LA IMPORTANCIA DE LLAMARSE SALVADOR

Por caprichosos mandatos de la época los primeros hijos varones de los hijos varones, debían llevar el nombre del abuelo. Por lo tanto y para que se entienda mejor, entramos en esta historia los primos: Salvador Ricardo (hijo de Salvador), Salvador Rubén (hijo de Miguel), Salvador Héctor (hijo de Rafael) y el que escribe estas líneas, Salvador Ernesto (hijo de Felipe). El tema es que por capricho de los propios involucrados y progenitores el primer nombre (Salvador) dejó de ser usado en la cotidianeidad y remplazado por sobrenombres: Cholo (Salvador Ricardo), Coco (Salvador Rubén), Chiquito (Salvador Héctor).

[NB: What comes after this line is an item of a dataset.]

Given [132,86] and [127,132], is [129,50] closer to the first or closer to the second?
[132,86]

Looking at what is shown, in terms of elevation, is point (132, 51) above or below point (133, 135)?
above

En el caso del que suscribe, se pasó al segundo nombre Ernesto, aunque para las tías fue siempre “el Ernestito”, y para el resto (primos, parientes, amigos, compañeros y conocidos), simplemente “el Gordo”. Según esos mismos designios patriarcales, las primeras hijas de los hijos varones debían llamarse Teresa, pero solo hay dos. La hija de Salvador, quien siempre fue Teresita, y la hija de Concepción, Teresa Inés (porque así lo aceptó su padre Esteban Sentinelli), “la Chicha” para la familia e Inés para el resto porque el primer nombre no lo usa ni que la obliguen; precisamente ella es el soporte de memoria imprescindible para las presentes líneas.

LOS PADRINOS

Parece un libreto de Mario Puzo, pero muy lejos de cualquier trama mafiosa, la figura de “los padrinos” era, por lo menos para los sicilianos y descendientes nacidos antes y en la década de 1950, muy importante y de peso en las relaciones familiares. En el caso del que escribe, sus padrinos de bautismo fueron su tío Salvador Yudica (uno de los hermanos mayores de Felipe) y su esposa Tomasa Pignato, que además fueron los padrinos de casamiento de sus padres. Entonces pasaron a ser íconos, nunca jamás llamarlos tíos, siempre fueron el padrino y la madrina. Ningún evento familiar, ninguna reunión, ningún cumpleaños estaba completo hasta que llegaban “los padrinos”. El recuerdo de ellos permanece a pesar de los años transcurridos y de su desaparición física, por lo menos en el caso de quien escribe.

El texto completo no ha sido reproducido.